# DIY cyclone on the cheap



## kityuser (23 Mar 2009)

My father is a retired printer so we have loads of ink buckets kicking about, so I decided to give a DIY cyclone a go. Bigger plans in the pipeline, but I thought I'd give this a go after some comments I've read on web pages whilst doing some research.






The nut and bolt you can see on the side is to retain the inlet onto the side of the bucket.





the pink stuff you can see is pink grip-fill that I had kicking about. The idea is to mount this on top of a bin with a gasket and hook it up to my 1HP extractor.

The side (inlet) port on the bucket was a pipper to cut, but slowly does it and eventually it was a lovely tight fit. Not much grip-fill making it inside the bucket through the side port 

Wasn't really sure how far to allow the vertical outlet to decend into the cyclone, Settled with a length about 80% of the height of the bucket.

More piccies to come. I'll let you know how it performs.

now..... need to find a bin........


Steve


----------



## brianhabby (23 Mar 2009)

Will watch this one with interest

regards

Brian


----------



## Doug B (24 Mar 2009)

Steve,

Going by the top bit of my Dust Deputy, your bucket is tapered the wrong way & your top pipe goes in too far.
Have you had chance to try it yet? 
Since getting the Dust Deputy, (which is excellent, but too expensive IMHO) i`ve been thinking of ways of making one of my own as a second one would be very useful.
Good luck with your endeavors.


----------



## kityuser (24 Mar 2009)

apologies for my lack of explanation.

This is really just a prototype for my bigger "plans". The bucket taper is infact the wrong way, but only just off of vertical. I intend on making the "conical bit" to go under neath the bucket, before the waste enters the bin.
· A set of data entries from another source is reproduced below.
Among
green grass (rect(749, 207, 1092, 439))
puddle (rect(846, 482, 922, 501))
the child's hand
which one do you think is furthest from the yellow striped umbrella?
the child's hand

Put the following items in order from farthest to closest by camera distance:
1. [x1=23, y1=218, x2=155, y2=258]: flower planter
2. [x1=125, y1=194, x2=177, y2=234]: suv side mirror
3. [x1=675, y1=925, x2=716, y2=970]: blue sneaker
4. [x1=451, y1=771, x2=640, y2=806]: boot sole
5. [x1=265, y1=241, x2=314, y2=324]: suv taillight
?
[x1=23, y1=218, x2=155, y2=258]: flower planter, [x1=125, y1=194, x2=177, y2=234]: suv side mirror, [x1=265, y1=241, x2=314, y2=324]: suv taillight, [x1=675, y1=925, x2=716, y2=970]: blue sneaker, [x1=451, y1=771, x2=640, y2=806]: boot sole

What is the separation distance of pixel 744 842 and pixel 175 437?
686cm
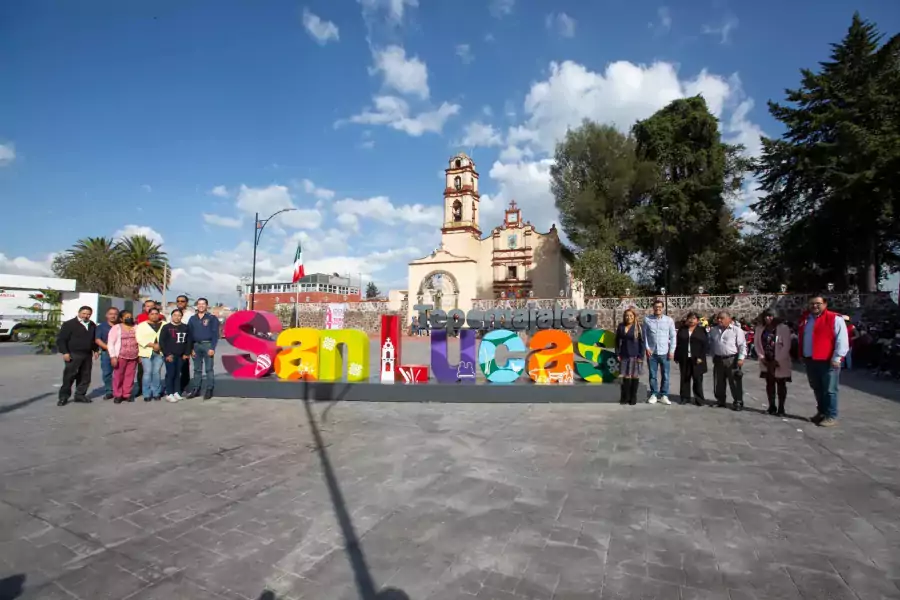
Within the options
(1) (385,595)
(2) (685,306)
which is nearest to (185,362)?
(1) (385,595)

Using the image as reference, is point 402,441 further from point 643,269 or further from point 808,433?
point 643,269

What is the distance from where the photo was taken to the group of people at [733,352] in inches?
271

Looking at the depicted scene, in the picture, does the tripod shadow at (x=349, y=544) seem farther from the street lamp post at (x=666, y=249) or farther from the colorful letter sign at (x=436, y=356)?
the street lamp post at (x=666, y=249)

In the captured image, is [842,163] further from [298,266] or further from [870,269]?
[298,266]

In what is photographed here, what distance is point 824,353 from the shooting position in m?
6.86

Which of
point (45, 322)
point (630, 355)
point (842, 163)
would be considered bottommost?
point (630, 355)

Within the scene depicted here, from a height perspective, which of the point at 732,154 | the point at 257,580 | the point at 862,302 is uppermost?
the point at 732,154

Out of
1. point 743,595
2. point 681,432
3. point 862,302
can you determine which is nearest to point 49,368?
point 681,432

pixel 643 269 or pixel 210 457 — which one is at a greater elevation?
pixel 643 269

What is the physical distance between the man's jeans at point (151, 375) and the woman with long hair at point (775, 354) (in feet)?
34.2

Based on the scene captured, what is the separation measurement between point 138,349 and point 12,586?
689 centimetres

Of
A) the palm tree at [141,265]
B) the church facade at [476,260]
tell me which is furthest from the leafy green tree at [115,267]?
the church facade at [476,260]

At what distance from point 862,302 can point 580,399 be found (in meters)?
25.5

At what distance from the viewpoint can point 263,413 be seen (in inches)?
311
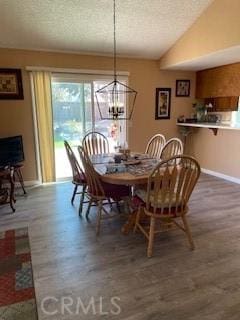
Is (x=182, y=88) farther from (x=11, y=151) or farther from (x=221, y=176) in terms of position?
(x=11, y=151)

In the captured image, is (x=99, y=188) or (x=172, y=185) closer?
(x=172, y=185)

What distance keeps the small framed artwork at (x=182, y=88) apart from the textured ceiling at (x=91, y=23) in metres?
1.09

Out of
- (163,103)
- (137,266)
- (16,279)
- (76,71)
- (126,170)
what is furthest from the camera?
(163,103)

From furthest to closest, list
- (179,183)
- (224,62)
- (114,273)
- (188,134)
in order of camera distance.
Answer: (188,134), (224,62), (179,183), (114,273)

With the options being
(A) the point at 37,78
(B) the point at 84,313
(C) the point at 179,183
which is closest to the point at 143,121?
(A) the point at 37,78

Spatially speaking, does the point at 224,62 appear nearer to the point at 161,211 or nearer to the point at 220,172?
the point at 220,172

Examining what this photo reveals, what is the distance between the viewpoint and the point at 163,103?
541cm

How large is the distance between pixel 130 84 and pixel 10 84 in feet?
7.42

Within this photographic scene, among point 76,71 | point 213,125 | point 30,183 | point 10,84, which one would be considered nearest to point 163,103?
point 213,125

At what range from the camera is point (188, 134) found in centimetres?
574

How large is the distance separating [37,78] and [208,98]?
144 inches

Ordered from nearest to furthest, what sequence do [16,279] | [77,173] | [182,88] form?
1. [16,279]
2. [77,173]
3. [182,88]

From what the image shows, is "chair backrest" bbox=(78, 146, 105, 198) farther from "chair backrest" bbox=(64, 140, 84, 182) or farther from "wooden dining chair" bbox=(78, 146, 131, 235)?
"chair backrest" bbox=(64, 140, 84, 182)

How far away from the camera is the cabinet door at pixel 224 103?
488cm
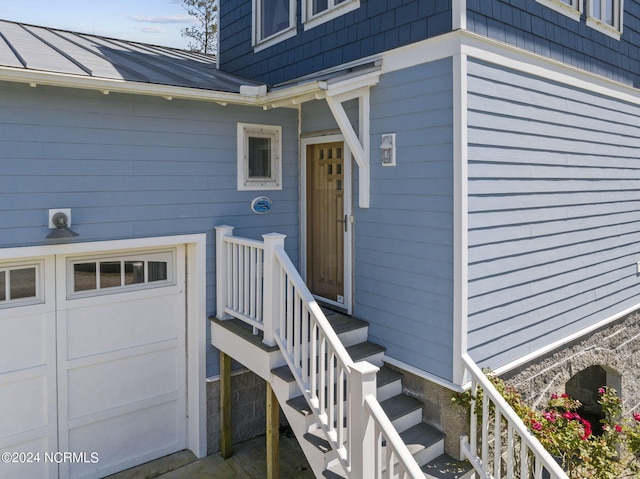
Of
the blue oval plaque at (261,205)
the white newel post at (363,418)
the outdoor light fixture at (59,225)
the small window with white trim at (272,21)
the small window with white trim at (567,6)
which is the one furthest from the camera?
the small window with white trim at (272,21)

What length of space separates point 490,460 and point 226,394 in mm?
2563

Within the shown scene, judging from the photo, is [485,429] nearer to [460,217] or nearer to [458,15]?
[460,217]

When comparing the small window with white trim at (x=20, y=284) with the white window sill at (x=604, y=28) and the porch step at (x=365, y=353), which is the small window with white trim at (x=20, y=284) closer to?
the porch step at (x=365, y=353)

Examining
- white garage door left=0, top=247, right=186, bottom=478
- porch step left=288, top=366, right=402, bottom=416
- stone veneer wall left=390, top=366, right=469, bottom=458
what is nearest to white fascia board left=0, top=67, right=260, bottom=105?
white garage door left=0, top=247, right=186, bottom=478

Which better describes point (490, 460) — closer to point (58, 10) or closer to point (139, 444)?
point (139, 444)

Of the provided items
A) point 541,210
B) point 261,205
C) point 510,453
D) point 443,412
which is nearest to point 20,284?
point 261,205

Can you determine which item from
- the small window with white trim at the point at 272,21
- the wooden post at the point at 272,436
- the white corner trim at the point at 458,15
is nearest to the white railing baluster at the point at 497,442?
the wooden post at the point at 272,436

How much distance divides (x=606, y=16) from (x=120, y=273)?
6.05 m

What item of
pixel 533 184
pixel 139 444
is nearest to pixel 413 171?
pixel 533 184

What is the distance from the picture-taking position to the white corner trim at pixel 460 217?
145 inches

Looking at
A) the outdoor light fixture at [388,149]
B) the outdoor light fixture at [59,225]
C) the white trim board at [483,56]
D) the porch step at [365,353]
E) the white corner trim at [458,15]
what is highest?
the white corner trim at [458,15]

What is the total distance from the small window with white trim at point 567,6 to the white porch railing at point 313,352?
3410 mm

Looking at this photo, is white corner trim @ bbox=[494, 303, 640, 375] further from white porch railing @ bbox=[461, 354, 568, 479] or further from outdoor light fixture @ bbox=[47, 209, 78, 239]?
outdoor light fixture @ bbox=[47, 209, 78, 239]

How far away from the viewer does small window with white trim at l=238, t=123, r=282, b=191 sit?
4953 mm
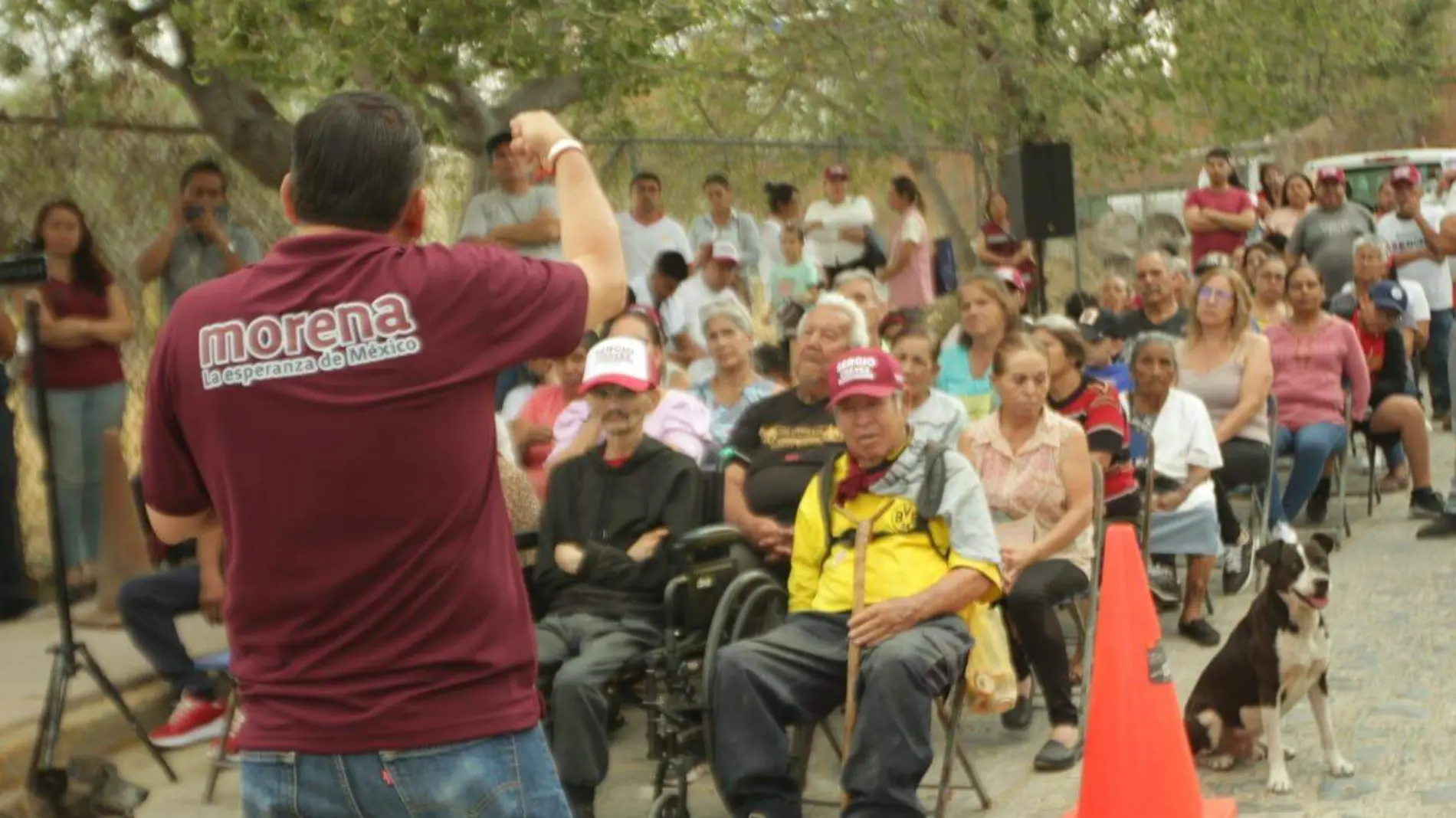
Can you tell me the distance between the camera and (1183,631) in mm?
9031

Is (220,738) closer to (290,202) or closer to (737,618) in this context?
(737,618)

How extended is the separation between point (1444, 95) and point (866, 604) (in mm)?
36026

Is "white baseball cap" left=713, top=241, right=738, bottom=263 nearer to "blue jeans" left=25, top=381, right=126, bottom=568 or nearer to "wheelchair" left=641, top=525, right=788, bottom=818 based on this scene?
"blue jeans" left=25, top=381, right=126, bottom=568

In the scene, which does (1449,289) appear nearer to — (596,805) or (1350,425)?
(1350,425)

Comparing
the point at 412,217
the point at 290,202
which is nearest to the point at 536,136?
the point at 412,217

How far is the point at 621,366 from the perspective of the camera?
6.75 meters

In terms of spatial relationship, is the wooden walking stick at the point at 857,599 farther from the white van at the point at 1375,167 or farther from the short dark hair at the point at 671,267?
the white van at the point at 1375,167

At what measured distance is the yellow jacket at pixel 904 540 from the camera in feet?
20.0

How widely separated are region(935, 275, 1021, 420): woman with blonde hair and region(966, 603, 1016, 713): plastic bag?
8.92 ft

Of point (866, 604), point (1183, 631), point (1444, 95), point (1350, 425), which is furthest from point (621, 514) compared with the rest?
point (1444, 95)

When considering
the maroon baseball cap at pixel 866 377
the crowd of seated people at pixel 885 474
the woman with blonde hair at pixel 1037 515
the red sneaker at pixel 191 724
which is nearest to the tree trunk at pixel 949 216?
the crowd of seated people at pixel 885 474

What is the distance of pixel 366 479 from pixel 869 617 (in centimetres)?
334

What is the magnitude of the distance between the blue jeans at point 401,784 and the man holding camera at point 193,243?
6909 mm

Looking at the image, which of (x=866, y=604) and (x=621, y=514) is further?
(x=621, y=514)
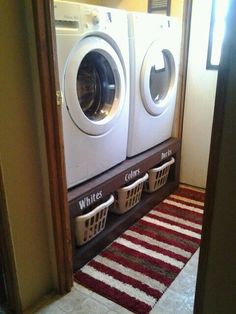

I was wondering about the exhaust pipe length as well, as it stands its going to decend to the point about 2 inches above the start of the conical lower section. I suppose I can experiment when I get it going. The idea is to hook it up to my 1hp extractor then build my custom blower (hopefully based on a 2 or 3hp motor).

I do intend on inserting an air ramp as well inside to promote the air flow downwards. Still thinking about the best and most elegant way of doing this.

Thanks for the comments

Steve


----------



## kityuser (24 Mar 2009)

Doug B":ydw85fem said:


> Steve,
> 
> Going by the top bit of my Dust Deputy, your bucket is tapered the wrong way & your top pipe goes in too far.
> Have you had chance to try it yet?
> ...



Doug, thanks for the heads up about the dust deputy. Whilst thinking in the workshop i have sketched out some ideas for almost exactly the same idea scaled down. just like the dust deputy. I was thinking about butchering another bucket and making a mini cyclone for the shop vac. When I get a chance I'll post up what I'm going to do, got all the bits so apart from time I've got nothing to loose.
Interestingly the deputy design is a complete conical shape (no flat sides where the inlet port enters), and the exhaust port only looks to decend to a short distance below the bottom on the inlet port.

Steve


----------



## Dave S (24 Mar 2009)

Reports I have read in the past suggest that even a very basic cyclone type system can be a considerable improvement, although the optimum system needs more fine tuning! 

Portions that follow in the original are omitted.